Water level fluctuation and sediment-water nutrient exchange in Great Lakes coastal wetlands

The influence of water level fluctuation on sediment-water nutrient exchange in coastal wetlands of Lakes Michigan and Huron was investigated using controlled, laboratory experiments. At each wetland, sediment cores were collected from 5 locations along a transect perpendicular to the shoreline, desiccated for 8. weeks, and then re-wetted with original site water for 24. h to simulate water level fluctuation. Soluble reactive phosphorus release declined exponentially along transects, with highest release rates from sediments collected at the ordinary high water mark (OHWM), and lowest rates from sediments underlying water > 0.25 m in depth. Nitrate exchange showed no obvious pattern in the Lake Michigan wetlands but nitrate was lost at all locations in the Lake Huron wetlands, suggesting denitrification. Ammonium was released at all sites, but with no obvious pattern along transects.

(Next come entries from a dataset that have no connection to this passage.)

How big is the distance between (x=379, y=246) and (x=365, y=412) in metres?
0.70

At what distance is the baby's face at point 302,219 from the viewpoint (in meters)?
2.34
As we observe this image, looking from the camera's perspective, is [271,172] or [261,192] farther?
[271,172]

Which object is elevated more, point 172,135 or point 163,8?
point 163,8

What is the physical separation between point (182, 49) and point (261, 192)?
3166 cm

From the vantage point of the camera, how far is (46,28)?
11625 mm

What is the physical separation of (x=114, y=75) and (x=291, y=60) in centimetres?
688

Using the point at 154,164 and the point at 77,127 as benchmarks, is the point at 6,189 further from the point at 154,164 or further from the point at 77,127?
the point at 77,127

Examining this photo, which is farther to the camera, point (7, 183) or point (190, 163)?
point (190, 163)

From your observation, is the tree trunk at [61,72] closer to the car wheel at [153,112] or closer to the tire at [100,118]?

Sulfate release was low at the OHWM locations and increased in a lakeward direction, plateauing by the 0.25. m water depth. Based on phosphorus (P) release rates, we modeled water level scenarios based on climate change projections to estimate the effects of 3 different water level recessions and 1 water level increase on system-level P exchange. The impact of the P release could be ecologically significant in the localized area of release given the high P concentrations measured in the overlying water during sediment incubations (> 500. μg/L). The long-term ecological significance of sediment nutrient flux under fluctuating water levels deserves further attention.